* Source extract *
#####
I just skimmed this thread; don't think I'll be much help, but this sounds just like what happed to one of our does a couple years ago. 
I don't know what it actually was, the vet thought maybe ketosis, so I drenched her every day with propylene glycol for I don't know how long. She doesn't like syringes to this day. She just acted listless and off her feed for a long time; maybe a month and a half or two months.
I think our vegetables kept her alive. the only thing she would eat was stuff like beets, spinach, onions, arugula kale...
Fortunately she came around though, and has been super healthy since. I suspect she also had worms, but I can't remeber if we dewormed her or not. You tend to block out these unpleasant memories.


----------



## keren (Oct 26, 2008)

are you sure she is constipated? often when they retain a bit of placenta they will continue to strain on and off for several days


----------



## Cayennepepper (Feb 1, 2013)

keren said:


> are you sure she is constipated? often when they retain a bit of placenta they will continue to strain on and off for several days


I was wondering about that. At this stage what is the treatment for retained placenta 
After I gave her an enema of water and lube she seemed more comfortable and I haven't seen any more straining The vet is back out tomorrow to float the horses teeth I'll see what he thinks about the placenta It looked whole but really who knows she just ate some leaves not a large amount but at least its something and showed some interest in hay I syringed more yogurt and baby cereal to get calories in her


----------



## happybleats (Sep 12, 2010)

its good the enema gave relief...even if she isnt terribly constipaded it doesnt hurt to do one..I agree with Karen..sometimes they do keep pushing to clean out..Did she get any B complex? that will help with her appitite ...


----------



## happybleats (Sep 12, 2010)

I re read the posts to see what all has been going on...your first posts says you did not hear rumen function....is that still true?? with out rumen function the poop will be slow producing...Have you gotton a temp on her in the last hour??
#####
* Supplied material *
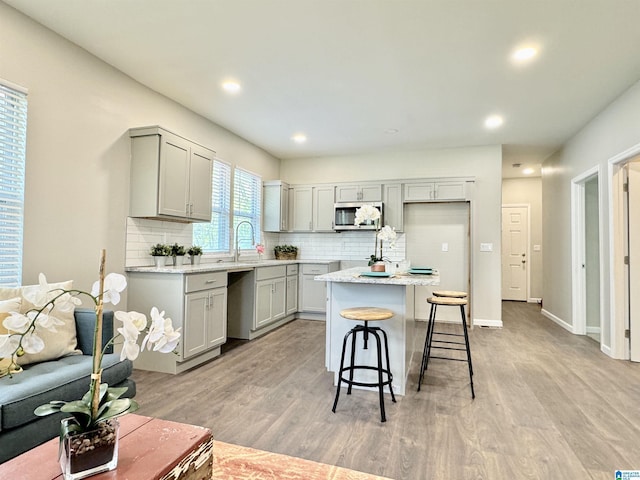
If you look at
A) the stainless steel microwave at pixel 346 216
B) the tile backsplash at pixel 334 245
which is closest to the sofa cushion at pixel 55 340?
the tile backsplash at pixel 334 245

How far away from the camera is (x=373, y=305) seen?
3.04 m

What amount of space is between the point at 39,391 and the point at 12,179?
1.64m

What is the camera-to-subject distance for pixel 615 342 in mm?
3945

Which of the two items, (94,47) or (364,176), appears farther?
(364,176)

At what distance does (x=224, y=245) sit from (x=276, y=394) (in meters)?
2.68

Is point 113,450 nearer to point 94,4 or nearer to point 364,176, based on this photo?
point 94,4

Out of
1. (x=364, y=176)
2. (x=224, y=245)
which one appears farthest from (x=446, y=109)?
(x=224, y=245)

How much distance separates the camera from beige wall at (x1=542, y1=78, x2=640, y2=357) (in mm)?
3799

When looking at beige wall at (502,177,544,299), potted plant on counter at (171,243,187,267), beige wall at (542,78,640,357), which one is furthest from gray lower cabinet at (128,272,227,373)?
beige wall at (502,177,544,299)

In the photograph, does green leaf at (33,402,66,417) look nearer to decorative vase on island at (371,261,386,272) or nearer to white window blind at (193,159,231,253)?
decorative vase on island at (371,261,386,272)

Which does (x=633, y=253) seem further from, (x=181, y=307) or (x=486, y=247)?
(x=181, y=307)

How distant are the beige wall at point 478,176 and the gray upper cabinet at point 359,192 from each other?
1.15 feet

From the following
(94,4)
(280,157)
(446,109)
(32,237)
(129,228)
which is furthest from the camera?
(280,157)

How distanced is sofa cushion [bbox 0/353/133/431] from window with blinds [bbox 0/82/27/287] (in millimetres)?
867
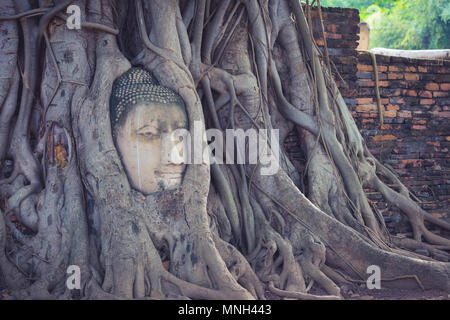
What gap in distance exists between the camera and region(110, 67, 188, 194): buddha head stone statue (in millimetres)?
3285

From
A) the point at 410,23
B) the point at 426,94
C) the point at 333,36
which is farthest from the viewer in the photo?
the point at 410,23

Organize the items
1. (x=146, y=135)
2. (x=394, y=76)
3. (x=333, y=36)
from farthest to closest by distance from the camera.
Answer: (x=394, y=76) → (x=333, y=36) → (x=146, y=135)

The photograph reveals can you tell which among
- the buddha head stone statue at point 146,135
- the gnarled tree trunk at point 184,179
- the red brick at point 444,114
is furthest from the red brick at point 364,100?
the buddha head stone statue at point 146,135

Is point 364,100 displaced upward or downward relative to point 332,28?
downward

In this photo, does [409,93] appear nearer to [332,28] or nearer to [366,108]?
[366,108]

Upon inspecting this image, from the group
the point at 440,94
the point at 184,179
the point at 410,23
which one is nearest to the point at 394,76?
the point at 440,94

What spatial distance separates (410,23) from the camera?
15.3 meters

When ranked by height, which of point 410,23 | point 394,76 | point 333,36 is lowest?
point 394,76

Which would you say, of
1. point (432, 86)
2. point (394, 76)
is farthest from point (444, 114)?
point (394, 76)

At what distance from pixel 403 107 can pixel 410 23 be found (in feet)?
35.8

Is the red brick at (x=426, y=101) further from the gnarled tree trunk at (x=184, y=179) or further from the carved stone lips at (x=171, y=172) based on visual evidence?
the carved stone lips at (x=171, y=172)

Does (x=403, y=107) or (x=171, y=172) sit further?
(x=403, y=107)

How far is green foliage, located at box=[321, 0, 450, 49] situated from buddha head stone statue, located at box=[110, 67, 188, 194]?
#####
* Work instruction 1 *
In the forum thread about the sick goat, what did happybleats say would help with her appetite?
* Work instruction 2 *
Carry the forum thread about the sick goat forward from its final post.
The data have no connection to the text.

* Expected answer 1 *
B complex.

* Expected answer 2 *
----------



## still (Mar 16, 2013)

happybleats said:


> I was recently reminded to give Probios 3-4 hours after Antibiotics so the Antibiotics dont kill off the probios... something I didnt think about when treating my little buck


That's good to know!!!


----------



## keren (Oct 26, 2008)

Cayennepepper said:


> I was wondering about that. *At this stage what is the treatment for retained placenta *
> After I gave her an enema of water and lube she seemed more comfortable and I haven't seen any more straining The vet is back out tomorrow to float the horses teeth I'll see what he thinks about the placenta It looked whole but really who knows she just ate some leaves not a large amount but at least its something and showed some interest in hay I syringed more yogurt and baby cereal to get calories in her


A course of broad spectrum antibiotics to prevent infection, and she should be fine.  I usually also give a shot of B complex and a shot of vitamin C as supportive therapy whenever I give any other shot.


----------



## Cayennepepper (Feb 1, 2013)

Rumen noises are very minimal but there is some noise now but earlier there was none. temp is 102.2 she is not trying to eat her leaves like she was before I went to bed its 2am now I gave more yogurt and cereal


----------



## Cayennepepper (Feb 1, 2013)

She got B complex this morning


----------



## 20kidsonhill (Feb 28, 2011)

that is a pretty low temp for a retained placenta, I am still beating on her rumen shutting down or low calcium. Maybe a worm load.


----------



## Cayennepepper (Feb 1, 2013)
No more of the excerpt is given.